Hazel leva les yeux au ciel mais ne répliqua pas. Cara n’avait pas tort. La manière calme et posée de Xander de s’exprimer—ou de rédiger ses messages—était à l’opposé complet de sa personnalité tourbillonnante. Et pourtant, il ne semblait pas repoussé par son chaos. Au contraire, il semblait attiré par celui-ci.
Son téléphone vibra à nouveau.
*Xander :* *Tu n’as pas besoin de connaître toutes les réponses tout de suite. Prends simplement les choses fil par fil.*
La chaleur de ses mots s’installa sur elle comme une couverture douce, apaisant ses pensées agitées. Un fil à la fois. Peut-être que c’était tout ce dont elle avait besoin.

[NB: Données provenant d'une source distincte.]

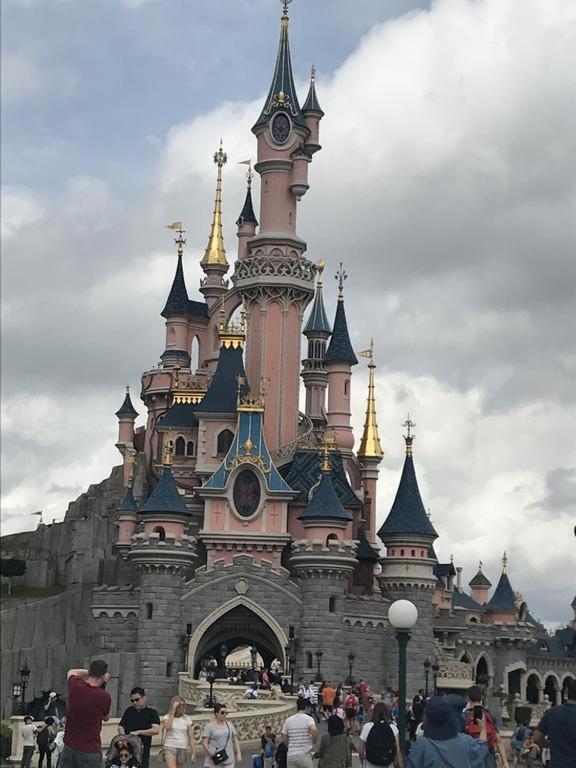 Victoria Family House Disneyland Paris Серри Экстерьер фото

Elle reprit son crayon, cette fois avec des mains plus assurées. Ses traits furent d’abord hésitants, mais ils commencèrent à couler, chaque ligne reliant des moments d’une manière à la fois délibérée et libre. Un fil doré unique serpentait à travers son esquisse, se tissant entre des figures abstraites et des scènes éphémères—des visages, des rires, et des instants de connexion silencieuse. À l’autre bout du café, une conversation sur une exposition d’art à venir lui parvint, les voix se mêlant au rythme de la machine à écrire comme une douce affirmation.
Cara se pencha vers elle, son ton plus léger. « Il était temps que tu arrêtes de broyer du noir. Ça a l'air bien. »
Hazel esquissa un léger sourire, son énergie ravivée. « Je pense que j'avais juste besoin d’un rappel. »
« Eh bien, termine ce truc avant que ton café ne refroidisse. » Cara se renfonça dans sa chaise, le bracelet en laiton autour de son poignet cliquetant doucement contre la table.
Le Skylight Café bourdonnait tout autour d’elles tandis que le crayon de Hazel dansait sur la page. Son pendentif scintillait légèrement dans la lumière, et quelque part, une machine à écrire cliquetait en rythme avec ses mouvements. Dans un coin tranquille de la ville, Alexander Barrett n’avait aucune idée de l’effet que ses mots avaient eu.
Un jour, pensa-t-elle, elle lui dirait. Mais pour l’instant, le fil doré parlerait pour elle.